Xiang pointed out in his article that TSMC is keeping the most advanced technology, such as 7 nm and below, as well as 90 percent of its production capacity in Taiwan. The 5 nm chip manufacturing project in Arizona, a $12 billion investment, is the only cutting-edge project of TSMC outside Taiwan.
In addition, TSMC complied with the sanction of the United States to ban export control of chip supplies to Chinese companies such as Huawei, SMIC, and Feiteng, Xiang said.
He stated that what China needs is advanced technology of 14 nm process and below, not 28nm process and above, which is mature technology.
‘China Won’t Be Able to Obtain Advanced Process Technology’
It is well-known that the Chinese Communist Party (CCP) obtains coveted key technologies from foreign countries, either by coercive technology transfer, stealing, or poaching talents.
In the past several years, China has poached hundreds of TSMC engineers, who brought trade secrets to state-owned companies. State-owned SMIC’s current vice chairman, Chiang Shangyi, and CEO, Liang Mong Song, are both former TSMC’s veteran and top experts.
However, Xiang is concerned that China won’t be able to obtain key technology from TSMC at this time.
“If we support TSMC’s production expansion in Nanjing, China won’t be able to obtain advanced process technology in chip manufacturing, and Chinese companies won’t obtain advanced chip products. Our chip industry will still be held back [by the U.S. sanctions],” Xiang wrote.
Xiang is also concerned that TSMC will crush China’s chipmakers by dumping, and hence dominating China’s market—a typical approach that CCP-controlled companies often use to crush foreign competitors.

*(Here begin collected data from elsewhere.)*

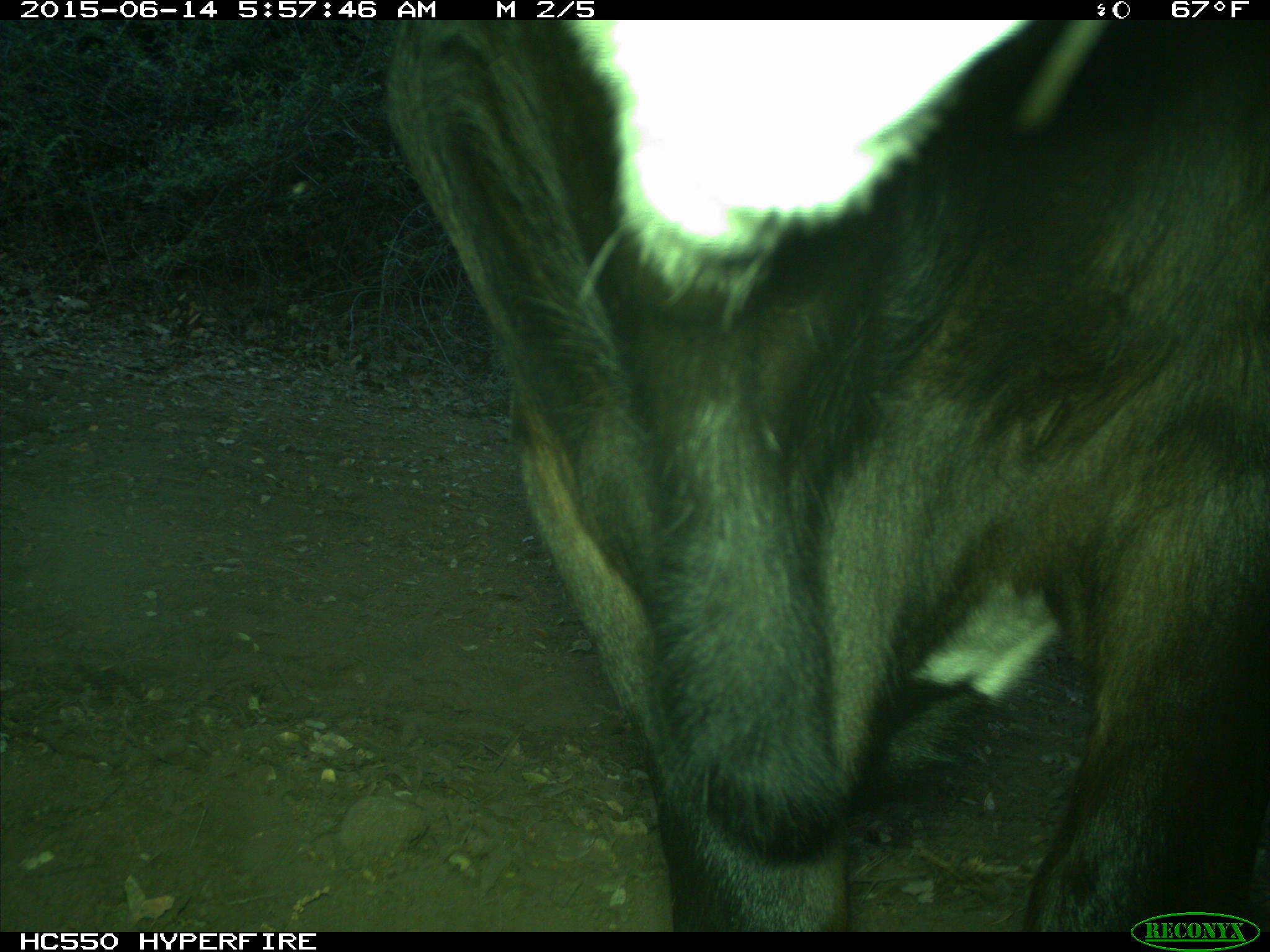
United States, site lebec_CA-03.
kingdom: Animalia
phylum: Chordata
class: Mammalia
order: Artiodactyla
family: Bovidae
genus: Bos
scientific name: Bos taurus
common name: domestic cow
Bos taurus (domestic cow).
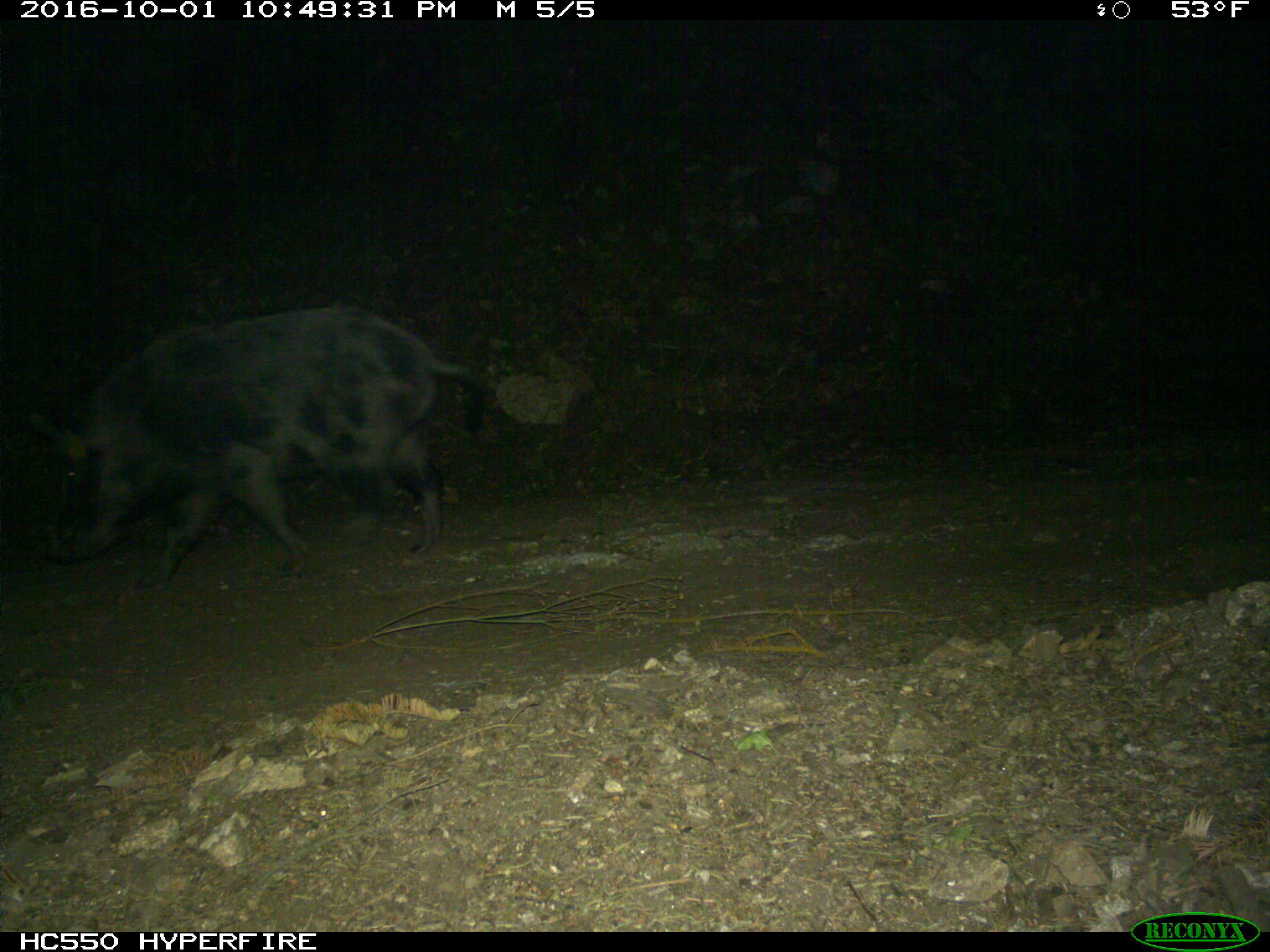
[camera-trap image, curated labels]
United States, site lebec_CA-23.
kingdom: Animalia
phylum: Chordata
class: Mammalia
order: Artiodactyla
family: Suidae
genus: Sus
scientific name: Sus scrofa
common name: wild boar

SMIC Gets Huge Sum of State Funds
TSMC began mass production of 28 nm chips as early as 2011, and the current yield is as high as 90 to 95 percent. SMIC, China’s major chip processing company, produces a significantly lower amount of 28 nm chips compared to TSMC, according to Chinese state media. But no specific figures have ever been provided.
However, during SMIC’s publicity campaign in March, Chinese state media touted that in the manufacturing of 14 nm chips, SMIC’s yield has caught up with that of TSMC, which has achieved a 90 to 95 percent yield.
Xiang does not believe this claim, as he said TSMC could easily defeat Chinese chip companies.
The two recent large-scale production projects of SMIC are both backed by government funds. SMIC announced last month that the company and Shenzhen government would jointly invest in a $2.35 billion project for wafer production of 12-inch 28 nm and above, with a monthly output of 40,000 units, starting in 2022, according to Chinese news portal Sina. SMIC’s capacity is similar to TSMC’s projected production in its Nanjing plant and is one year earlier than TSMC.
In December last year, with the support of China’s ‘Big Fund’ phase II, SMIC invested a total of $5 billion to build a 12-inch chip manufacturing and packaging project in its Beijing plant. This project is expected to be completed in 2024, with a monthly output of approximately 100,000 wafers, Sina reported.
According to Sina, SMIC announced that from April 1 this year, the foundry price will be adjusted across the board, with price increases between 15 percent and 30 percent. A foundry refers to a semiconductor fabrication plant and its main business is to manufacture chips for other fabless IC (integrated circuit) companies. All U.S. companies are fabless companies and they rely on foundry companies in Taiwan to produce the chips they have designed.
China is currently heavily dependent on foreign chips for its tech manufacturing, though Beijing aims to domestically produce 70 percent of its semiconductor needs by 2025, under its industrial policy of “Made in China 2025.”
On Sept. 3, 2020, Beijing promised to spend an additional $1.4 trillion through 2025 to boost its semiconductor industry, according to Bloomberg, citing unnamed sources.